Policy.compute_single_action() wrong outputs

How severe does this issue affect your experience of using Ray?

  • High: It blocks me to complete my task.

I have trained two multi-agent RL models and saved them through checkpoints. I used torch and trained on cpu. It’s a PPO model and the actions are multi-discrete. If I now want to deploy these two models simultaneously, I am getting really weird action outputs during inference.

The simplified inference code looks like this:

ModelCatalog.register_custom_model("model1", Net1)
ModelCatalog.register_custom_model("model2", Net2)

pol1 = Policy.from_checkpoint( 'path/to/model1/checkpoint', ['policy1'])
act1 = pol1.compute_single_action(obs=torch.zeros(10), state=torch.zeros(1), explore=False)
print(act1[0]) # [0 5 0 1]

pol2 = Policy.from_checkpoint( 'path/to/model2/checkpoint', ['policy2'])
act2 = pol2.compute_single_action(obs=torch.zeros(10), state=torch.zeros(1), explore=False)
print(act2[0]) # [2 3 1 0]

So far so good. I have set explore=False and a basic observation input with zeros. So I should always get the same output. And now the strange things start:

If I call pol1.compute_single_action(obs=torch.zeros(10), state=torch.zeros(1), explore=False) again with the same inputs, the output is something completely different, e.g. [12 0 1 1]. However calling pol2.compute_single_action() still gives the same and correct result. On the other hand, if I call Policy.from_checkpoint('path/to/model1/checkpoint', ['policy1']) without needing to assign it to pol1, the call pol1.compute_single_action() gives again the correct output, but pol2.compute_single_action() gives something different. This is so weird and I don’t know how to resolve this ? I mean why do I need to call Policy.from_checkpoint() before computing an action?

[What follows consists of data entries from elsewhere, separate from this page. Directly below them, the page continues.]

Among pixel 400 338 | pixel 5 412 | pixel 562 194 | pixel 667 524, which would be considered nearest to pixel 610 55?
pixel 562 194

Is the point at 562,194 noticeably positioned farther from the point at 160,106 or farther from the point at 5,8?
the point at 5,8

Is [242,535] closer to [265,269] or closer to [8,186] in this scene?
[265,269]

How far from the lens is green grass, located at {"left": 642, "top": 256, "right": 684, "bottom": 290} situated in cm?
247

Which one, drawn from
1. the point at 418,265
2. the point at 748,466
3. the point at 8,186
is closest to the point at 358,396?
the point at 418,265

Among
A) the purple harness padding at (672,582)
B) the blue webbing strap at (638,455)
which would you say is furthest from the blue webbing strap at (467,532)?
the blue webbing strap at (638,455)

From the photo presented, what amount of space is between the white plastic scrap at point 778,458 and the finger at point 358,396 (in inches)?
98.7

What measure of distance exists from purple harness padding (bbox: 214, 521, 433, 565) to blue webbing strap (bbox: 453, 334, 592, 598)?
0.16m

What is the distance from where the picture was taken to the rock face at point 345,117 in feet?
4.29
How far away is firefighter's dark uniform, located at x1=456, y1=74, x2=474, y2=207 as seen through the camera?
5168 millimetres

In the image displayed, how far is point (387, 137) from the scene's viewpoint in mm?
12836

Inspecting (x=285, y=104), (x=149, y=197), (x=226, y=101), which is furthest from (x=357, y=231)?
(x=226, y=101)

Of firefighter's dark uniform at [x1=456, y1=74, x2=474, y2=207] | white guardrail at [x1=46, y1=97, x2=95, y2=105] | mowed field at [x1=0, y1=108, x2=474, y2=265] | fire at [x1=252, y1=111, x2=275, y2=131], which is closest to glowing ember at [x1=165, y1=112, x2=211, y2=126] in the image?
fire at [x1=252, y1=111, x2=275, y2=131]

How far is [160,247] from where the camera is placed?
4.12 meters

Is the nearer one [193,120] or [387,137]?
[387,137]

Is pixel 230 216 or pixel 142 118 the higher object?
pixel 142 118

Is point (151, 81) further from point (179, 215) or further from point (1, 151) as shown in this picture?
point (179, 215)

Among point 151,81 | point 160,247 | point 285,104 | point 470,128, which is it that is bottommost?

This is the code version of the problem described above:

act1 = pol1.compute_single_action(obs=torch.zeros(10), state=torch.zeros(1), explore=False)
print(act1[0]) # [12 0 1 1]
Policy.from_checkpoint( 'path/to/model1/checkpoint', ['policy1'])
act1 = pol1.compute_single_action(obs=torch.zeros(10), state=torch.zeros(1), explore=False)
print(act1[0]) # [0 5 0 1]

act2 = pol2.compute_single_action(obs=torch.zeros(10), state=torch.zeros(1), explore=False)
print(act2[0]) # [7 4 0 1]